What began this road that became a rut was the simple beauty of simple beautiful food. It is comforting, after all, that the balanced combination of orange, pistachio, and date is something I can not only rely on, but also feel good about returning to every other day. The pistachios are salty, the oranges bright, and the dates deep and sweet. Cedar likes it, and so do I. I may not have followed a recipe for the last three weeks, I may have since eaten my weight in nuts, and I may soon be ready to start my own chicken farm for all the eggs we consume, but at least when I sit down and have a snack I often smile and sigh, because  peanut butter and banana is good, toasted walnuts and apples are even better, and pistachios with dates and oranges is ludicrously amazing.

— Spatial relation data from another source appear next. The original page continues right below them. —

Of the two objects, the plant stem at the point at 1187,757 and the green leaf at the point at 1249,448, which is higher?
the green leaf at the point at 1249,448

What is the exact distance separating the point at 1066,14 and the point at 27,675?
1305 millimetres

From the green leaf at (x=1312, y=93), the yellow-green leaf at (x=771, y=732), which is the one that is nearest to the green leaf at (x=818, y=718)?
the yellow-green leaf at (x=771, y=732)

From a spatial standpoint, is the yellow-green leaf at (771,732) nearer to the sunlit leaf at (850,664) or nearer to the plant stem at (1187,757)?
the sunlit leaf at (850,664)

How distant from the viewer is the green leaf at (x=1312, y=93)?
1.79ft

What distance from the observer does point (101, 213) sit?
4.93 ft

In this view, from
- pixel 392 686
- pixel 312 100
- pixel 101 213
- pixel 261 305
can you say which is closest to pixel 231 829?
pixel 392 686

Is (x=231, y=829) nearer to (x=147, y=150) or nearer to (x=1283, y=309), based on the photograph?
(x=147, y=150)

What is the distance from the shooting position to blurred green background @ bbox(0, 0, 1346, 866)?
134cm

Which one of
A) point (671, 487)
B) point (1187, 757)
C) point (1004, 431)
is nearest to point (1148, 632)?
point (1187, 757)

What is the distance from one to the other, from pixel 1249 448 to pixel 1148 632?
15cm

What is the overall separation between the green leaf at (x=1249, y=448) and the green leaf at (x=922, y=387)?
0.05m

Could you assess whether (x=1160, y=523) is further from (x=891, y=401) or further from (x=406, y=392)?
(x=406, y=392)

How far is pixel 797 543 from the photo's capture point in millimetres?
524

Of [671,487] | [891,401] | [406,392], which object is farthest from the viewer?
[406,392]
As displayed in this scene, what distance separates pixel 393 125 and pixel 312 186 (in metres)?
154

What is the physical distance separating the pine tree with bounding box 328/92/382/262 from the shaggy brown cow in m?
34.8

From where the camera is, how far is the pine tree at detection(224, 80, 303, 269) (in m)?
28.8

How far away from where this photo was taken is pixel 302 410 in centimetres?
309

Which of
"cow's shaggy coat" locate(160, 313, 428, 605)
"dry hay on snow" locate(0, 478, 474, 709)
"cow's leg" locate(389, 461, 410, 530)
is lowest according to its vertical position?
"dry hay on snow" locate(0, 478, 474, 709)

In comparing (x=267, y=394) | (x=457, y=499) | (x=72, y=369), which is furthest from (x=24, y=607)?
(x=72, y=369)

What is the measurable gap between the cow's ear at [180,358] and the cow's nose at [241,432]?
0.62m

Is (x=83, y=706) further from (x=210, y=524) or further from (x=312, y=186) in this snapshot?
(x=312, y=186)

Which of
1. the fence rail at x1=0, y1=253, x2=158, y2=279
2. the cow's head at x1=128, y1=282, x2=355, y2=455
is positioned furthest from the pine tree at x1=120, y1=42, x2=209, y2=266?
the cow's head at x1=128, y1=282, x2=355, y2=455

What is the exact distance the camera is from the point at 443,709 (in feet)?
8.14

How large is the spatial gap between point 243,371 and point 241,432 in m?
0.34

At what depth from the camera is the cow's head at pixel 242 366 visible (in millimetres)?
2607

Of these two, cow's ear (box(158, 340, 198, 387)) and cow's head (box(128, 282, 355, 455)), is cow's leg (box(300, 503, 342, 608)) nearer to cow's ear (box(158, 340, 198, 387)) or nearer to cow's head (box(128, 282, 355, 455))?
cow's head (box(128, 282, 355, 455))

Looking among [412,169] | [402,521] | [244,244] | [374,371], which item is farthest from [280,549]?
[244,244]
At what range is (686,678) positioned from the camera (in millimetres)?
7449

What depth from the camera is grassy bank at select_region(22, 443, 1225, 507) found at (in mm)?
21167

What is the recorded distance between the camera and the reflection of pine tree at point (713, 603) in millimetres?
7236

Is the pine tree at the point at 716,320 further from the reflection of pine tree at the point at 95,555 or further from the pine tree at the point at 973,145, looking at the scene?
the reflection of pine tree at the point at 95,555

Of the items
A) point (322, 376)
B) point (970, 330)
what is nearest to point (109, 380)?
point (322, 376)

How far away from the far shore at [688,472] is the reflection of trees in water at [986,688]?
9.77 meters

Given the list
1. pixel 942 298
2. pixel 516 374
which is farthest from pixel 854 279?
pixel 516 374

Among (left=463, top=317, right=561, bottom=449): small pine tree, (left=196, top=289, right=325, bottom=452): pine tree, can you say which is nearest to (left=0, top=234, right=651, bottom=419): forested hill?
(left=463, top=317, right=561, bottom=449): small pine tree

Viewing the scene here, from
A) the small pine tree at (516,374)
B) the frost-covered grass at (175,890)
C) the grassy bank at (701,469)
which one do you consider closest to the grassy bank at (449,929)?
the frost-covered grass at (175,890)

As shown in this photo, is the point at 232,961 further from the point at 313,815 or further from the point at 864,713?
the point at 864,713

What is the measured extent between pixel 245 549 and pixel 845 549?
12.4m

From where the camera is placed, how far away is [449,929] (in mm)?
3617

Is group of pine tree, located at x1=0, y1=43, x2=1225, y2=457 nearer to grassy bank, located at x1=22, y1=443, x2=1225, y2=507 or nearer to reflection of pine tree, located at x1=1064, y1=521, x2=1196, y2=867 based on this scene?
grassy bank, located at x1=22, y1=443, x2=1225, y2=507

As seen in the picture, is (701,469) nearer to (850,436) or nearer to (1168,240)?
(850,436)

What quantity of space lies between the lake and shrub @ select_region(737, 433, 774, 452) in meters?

The truth of the matter is though, as long as the boys are fed, they are fine. It is me who cares whether we have pasta or pizza. They don't. And what's more, they tend to like the taste of my mish-mash meals. Kitchen sink salad? As long as there is mayonnaise. Pizza with a crust that didn't rise? Great, especially if there is bacon on it. Popsicles? For dinner? Maybe. I've been working my way through last season's frozen berries, it has been hot, and I've made a lot of random popsicles. Cedar had one for breakfast this morning. Kevin might go for it. I know Cedar would. What matters is that we eat, and hopefully, that we enjoy it. Are food and I having issues? I think I can say we are not. Does that mean I'm going to cook tonight? Probably not. But then again, you don't have to cook the food or follow a recipe to make it look like dinner.


  1. Sister, you are hilarious, as usual. =)

  2. We also love turkey and avocado roll-ups! And I, too, am the one who cares what is for dinner. Kaylee and Eric (and Ben) are really not all that particular.